» PROMPT: Could you carry on the news report below about Stora Enso's mill sales and closures, picking up right after its last sentence?

» PASSAGE FOR REVIEW:
========

Plans to close mills in Scandinavia have been followed by an announcement that Stora Enso will sell its Sachsen newsprint mill in Germany.
The news follows that of UPM selling its Shotton newsprint mill in the UK to a Turkish maker of corrugated and containerboard.
Stora is selling the Sachsen mill in Eilenburg to the Swiss family-owned business Model Group, with an agreement that it will make newsprint for 18 months before switching it to containerboard.
Sachsen’s capacity of 310,000 tonnes will be sold and distributed by Stora until the agreement expires, and all 230 employees will move to Model.
The transaction is valued at 35 million Euros, and will have no material impact on Stora’s operational EBIT or net debt, the company says. It will book a one-time cost of approximately 32 million Euros in its IFRS operating profi.
In April, Stora outlined plans to close pulp and paper production at its Kvarnsveden and Veitsiluoto mills in Sweden and Finland, affecting 1110 jobs.
Stora says the pandemic has accelerated the decline in paper demand in Europe which had been happening for the past decade. Both Kvarnsveden and Veitsiluoto had been operating at a loss.

========

» SOURCE DATA:
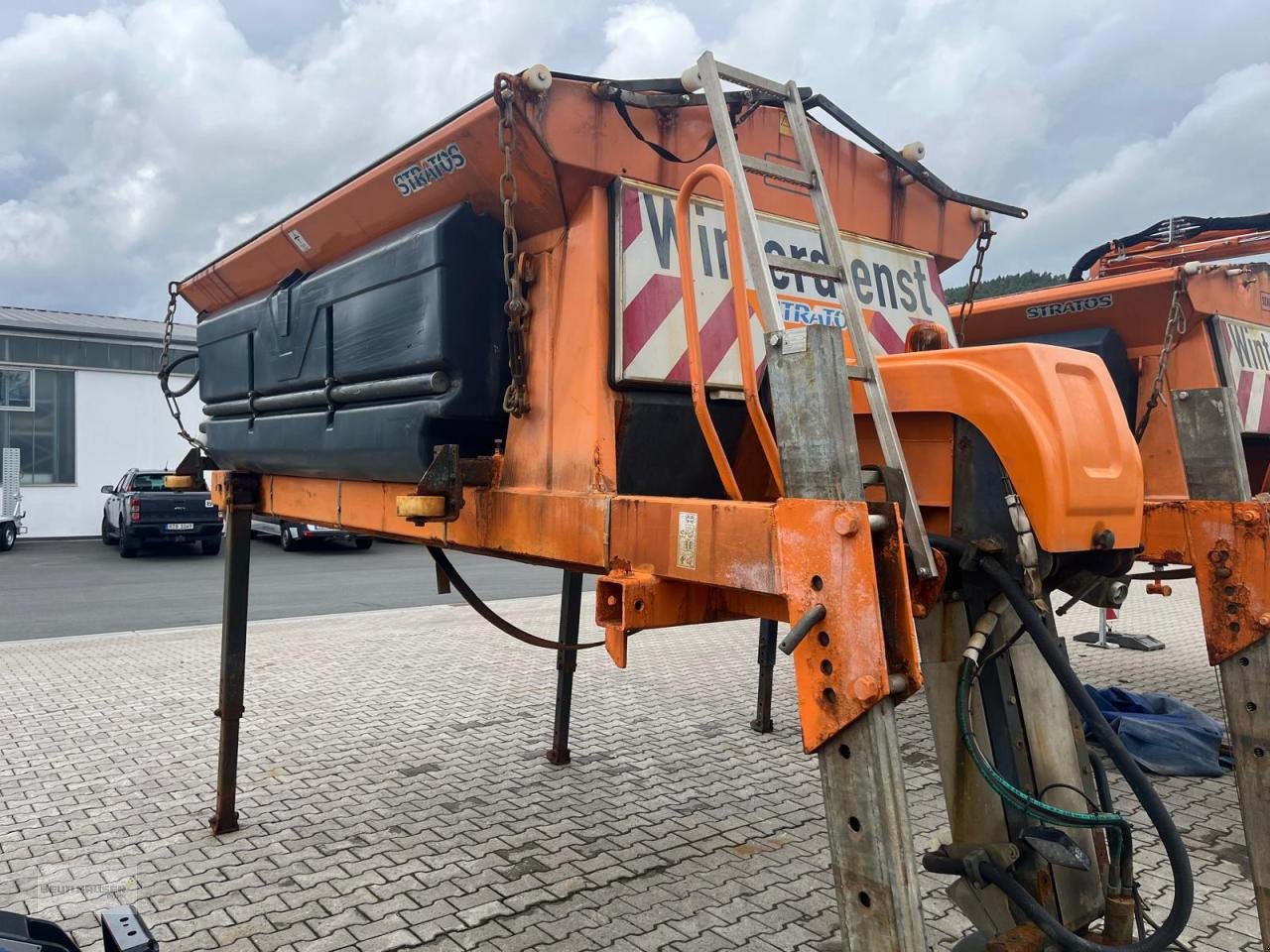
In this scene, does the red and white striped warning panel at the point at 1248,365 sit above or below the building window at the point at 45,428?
below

========

» ANSWER SECTION:
President and chief executive Annica Bresky says Stora is shaping its business for accelerated growth and value. “We are focusing on packaging, building solutions and biomaterials innovations, where we see strong growth potential,” she says.
The mill closures will reduce Stora Enso’s paper production capacity by 35 per cent to 2.6 million tonnes per year, making its paper division’s sales just over ten per cent of the group’s activities.
Stora said in April it continued to produce woodfree uncoated office papers at its Nymölla mill in Sweden, supercalendered papers at Langerbrugge in Belgium and Maxau in Germany, machine-finished coated papers and coated and uncoated book papers at Anjala in Finland, standard newsprint at Langerbrugge and Hylte in Sweden, and improved newsprint and other newsprint specialities at Anjala in Finland. At the time of the April briefing to media, Sachsen (pictured) was also in that list.